Explain why reform is said to be necessary, and consider any proposals for reform. The Offences Against the Person Act was initially set up to discipline those who commit assault and acts of violence against others. The reform of the act is therefore vital because the act needs to be kept up to date with new offences and new procedures. The law commissions published a criminal bill which would have repealed sections 18, 47 and 20 under the act to be changed because the language used is too complex, old fashioned, obscure.

They also requested that the structure was inadequate with the three sections because it was complicated and technical and that mistakes by legal professionals were bound to result. However the Bill wasn't enacted. The Government 5 years later decided to suggest points which needed changing. The first was that in 1996 there were 83,000 court cases involving non-fatal offences and it was therefore necessary that the law governing such behaviour should be clear, well understood and full-bodied. The Law Commission in their criminal justice bill suggested this.

I believe this is an important factor because for justice, which is fair and just, the court needs to be able to understand the act and offence in which they are charging the defendant in order for the right verdict to be passed. There were aims of proposed new offences that would enable violence to be dealt with successfully and that the law would be set out clearly in plain modern day terms. The purpose of the reforms was to replace outdated offences with a logical and consistent set of new offences.

The Government doesn't intend to make the offences more lenient, but to make them clearer and easier to digest. The Government produced a hierarchy of offences, which were reflected by the Law Commission. S18 wounding or causing GBH with intent, had a proposed new offence; this involves a person who is guilty of an offence if he INTENTIONALLY causes SERIOUS injury to another. The term injury means either physical injury (caused by disease, includes pain, unconsciousness and impairment of a persons physical condition) or mental injury (anything caused by disease and any impairment of a persons mental health).
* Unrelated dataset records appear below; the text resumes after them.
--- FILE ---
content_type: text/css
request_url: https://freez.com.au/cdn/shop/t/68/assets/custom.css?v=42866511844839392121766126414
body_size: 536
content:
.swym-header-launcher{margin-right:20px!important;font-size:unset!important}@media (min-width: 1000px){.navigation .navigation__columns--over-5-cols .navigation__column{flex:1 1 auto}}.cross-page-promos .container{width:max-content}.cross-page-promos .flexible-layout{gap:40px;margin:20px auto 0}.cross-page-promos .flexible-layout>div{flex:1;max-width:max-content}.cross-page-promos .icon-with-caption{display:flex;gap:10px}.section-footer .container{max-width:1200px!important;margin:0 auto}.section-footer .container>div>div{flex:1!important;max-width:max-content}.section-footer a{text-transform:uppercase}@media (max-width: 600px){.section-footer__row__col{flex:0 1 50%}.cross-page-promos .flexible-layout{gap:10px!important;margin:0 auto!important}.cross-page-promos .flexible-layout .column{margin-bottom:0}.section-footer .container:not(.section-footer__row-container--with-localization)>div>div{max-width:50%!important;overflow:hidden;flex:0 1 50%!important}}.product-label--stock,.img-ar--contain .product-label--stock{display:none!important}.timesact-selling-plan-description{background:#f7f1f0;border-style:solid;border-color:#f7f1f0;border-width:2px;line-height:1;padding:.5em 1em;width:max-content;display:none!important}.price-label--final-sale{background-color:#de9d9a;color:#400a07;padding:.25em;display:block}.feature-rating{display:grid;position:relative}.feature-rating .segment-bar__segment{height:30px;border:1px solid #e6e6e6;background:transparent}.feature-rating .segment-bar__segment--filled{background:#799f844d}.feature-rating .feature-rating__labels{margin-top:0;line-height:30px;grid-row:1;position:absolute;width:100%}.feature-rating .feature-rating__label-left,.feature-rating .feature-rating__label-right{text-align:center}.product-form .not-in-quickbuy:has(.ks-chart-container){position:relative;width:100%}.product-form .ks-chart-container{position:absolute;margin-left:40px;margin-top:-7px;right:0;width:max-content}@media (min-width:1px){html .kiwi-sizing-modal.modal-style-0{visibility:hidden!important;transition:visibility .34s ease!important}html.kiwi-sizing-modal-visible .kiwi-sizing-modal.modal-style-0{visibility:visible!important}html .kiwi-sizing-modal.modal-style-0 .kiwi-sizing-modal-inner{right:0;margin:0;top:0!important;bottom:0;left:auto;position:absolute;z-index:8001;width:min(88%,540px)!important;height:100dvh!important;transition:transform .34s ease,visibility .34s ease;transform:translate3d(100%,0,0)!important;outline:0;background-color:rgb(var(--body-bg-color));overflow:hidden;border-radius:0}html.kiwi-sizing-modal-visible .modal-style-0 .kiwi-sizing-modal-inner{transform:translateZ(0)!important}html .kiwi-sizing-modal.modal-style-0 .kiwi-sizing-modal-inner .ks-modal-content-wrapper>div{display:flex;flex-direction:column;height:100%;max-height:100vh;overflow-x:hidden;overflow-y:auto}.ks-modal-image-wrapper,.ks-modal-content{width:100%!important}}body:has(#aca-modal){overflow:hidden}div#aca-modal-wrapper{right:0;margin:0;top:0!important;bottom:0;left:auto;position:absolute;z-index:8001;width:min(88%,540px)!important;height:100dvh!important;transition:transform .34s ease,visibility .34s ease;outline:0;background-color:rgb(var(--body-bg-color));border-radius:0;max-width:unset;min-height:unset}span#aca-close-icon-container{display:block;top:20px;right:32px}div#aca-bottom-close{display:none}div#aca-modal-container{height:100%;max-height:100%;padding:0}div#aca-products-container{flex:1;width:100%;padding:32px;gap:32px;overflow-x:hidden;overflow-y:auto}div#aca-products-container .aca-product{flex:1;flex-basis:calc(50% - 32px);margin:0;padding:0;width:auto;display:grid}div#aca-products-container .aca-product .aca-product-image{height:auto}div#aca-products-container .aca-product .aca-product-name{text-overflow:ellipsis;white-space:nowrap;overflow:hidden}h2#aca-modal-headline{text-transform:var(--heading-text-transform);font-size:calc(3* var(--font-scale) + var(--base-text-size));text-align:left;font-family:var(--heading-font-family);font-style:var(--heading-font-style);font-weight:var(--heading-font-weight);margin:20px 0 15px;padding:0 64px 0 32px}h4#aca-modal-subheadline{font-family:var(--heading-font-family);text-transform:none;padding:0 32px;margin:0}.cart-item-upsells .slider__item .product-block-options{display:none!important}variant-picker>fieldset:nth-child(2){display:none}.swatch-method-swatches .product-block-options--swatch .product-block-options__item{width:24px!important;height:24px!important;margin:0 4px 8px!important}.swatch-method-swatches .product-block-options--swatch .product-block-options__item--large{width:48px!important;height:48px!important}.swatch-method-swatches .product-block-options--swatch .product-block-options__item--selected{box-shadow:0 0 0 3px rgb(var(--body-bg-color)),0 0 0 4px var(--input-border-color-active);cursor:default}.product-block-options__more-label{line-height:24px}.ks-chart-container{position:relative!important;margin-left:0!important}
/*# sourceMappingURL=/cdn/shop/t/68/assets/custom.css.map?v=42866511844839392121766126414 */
S20 wounding or inflicting GBH, a person is guilty of an offence if he RECKLESSLY causes serious harm to another. The word recklessly in this offence has replaced maliciously. Common law assault and Battery, are described as a person being guilty of intentionally or recklessly applying force which causes an impact upon another (battery) and recklessly or intentionally causing others to believe that such a force or impact is imminent (assault). The new meanings for assault and battery are a lot easier to understand and use in a case.

The new term is short and easy to take in making the offence easier to understand. The Government have also put forward preferred definitions of the mens rea of an offence. Direct intent is where a person acts intentionally with a result of his purpose to cause the harm and oblique intent where it is not his purpose to cause harm, but he knows it would occur if he were to succeed in his purpose of causing some other result. The new terms of the definition of intention are a lot easier to follow and apply to a case. This means that the jury are less likely to make a mistake with intention in a case.

Therefore reform is necessary to keep the law on offences up to date with the social changes and expectations, which change in a society on a regular basis to keep a subsidised and fair equality for all people who commit wrongs. Through using the reform and keeping the law up to date the courts and juries are more likely to find sentencing of offences a lot easier and more suitable because they are shortened down and offences are categorized into adequate sub sections. Therefore an appropriate guideline is set which all people whether legal professionals or ordinary people are able to understand and apply properly to a case.